- _Description of the task_: Work through the entries below and show every line in which "United" is found.

[Stored items]
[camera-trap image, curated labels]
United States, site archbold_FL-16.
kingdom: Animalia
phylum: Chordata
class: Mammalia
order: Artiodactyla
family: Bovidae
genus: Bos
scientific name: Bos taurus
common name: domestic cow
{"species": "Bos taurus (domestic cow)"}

* * *

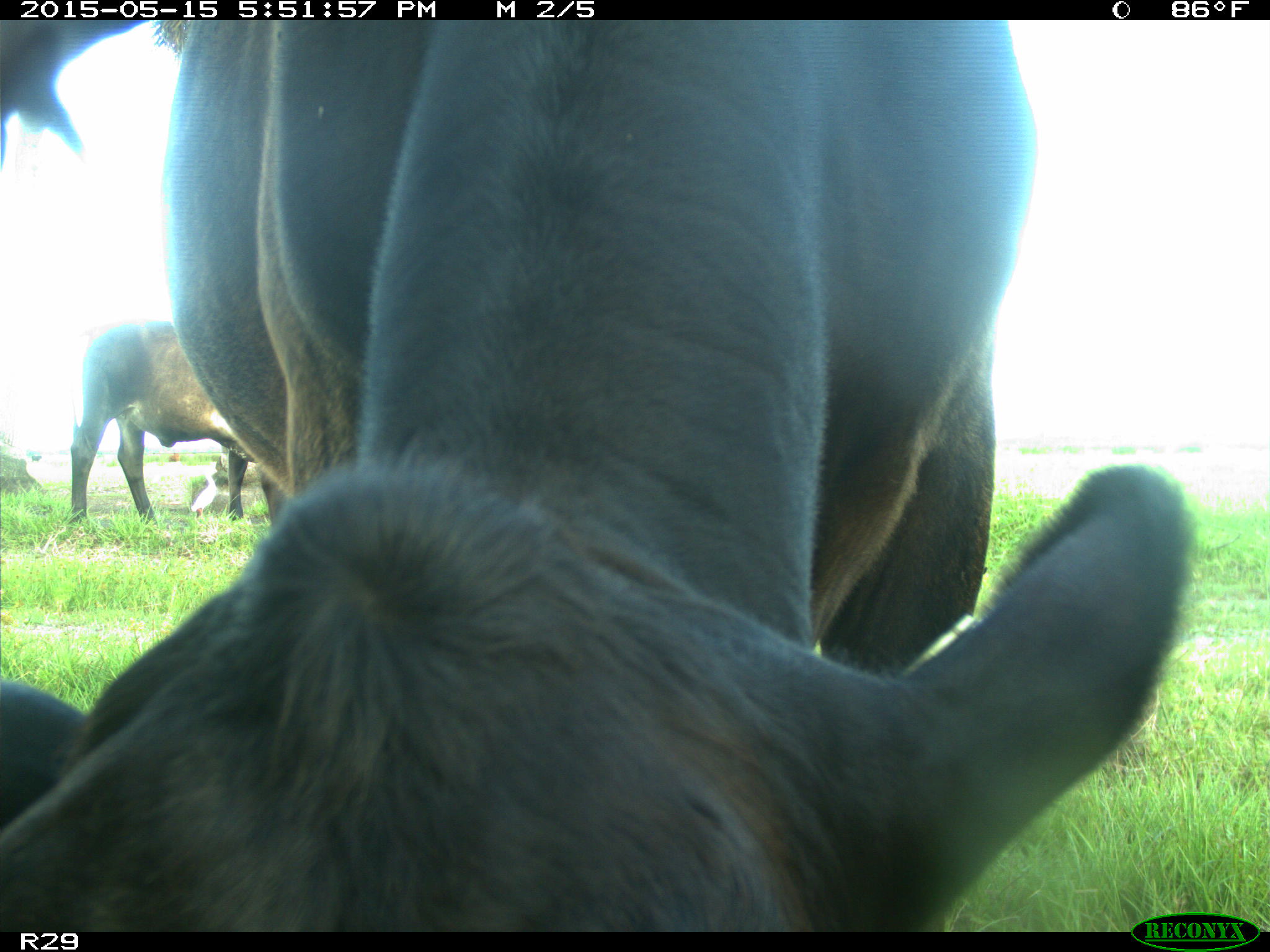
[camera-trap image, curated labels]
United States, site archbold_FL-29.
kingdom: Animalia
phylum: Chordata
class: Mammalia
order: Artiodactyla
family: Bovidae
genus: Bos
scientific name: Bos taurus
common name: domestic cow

- _Answer to this problem_:
United States, site archbold_FL-16.
United States, site archbold_FL-29.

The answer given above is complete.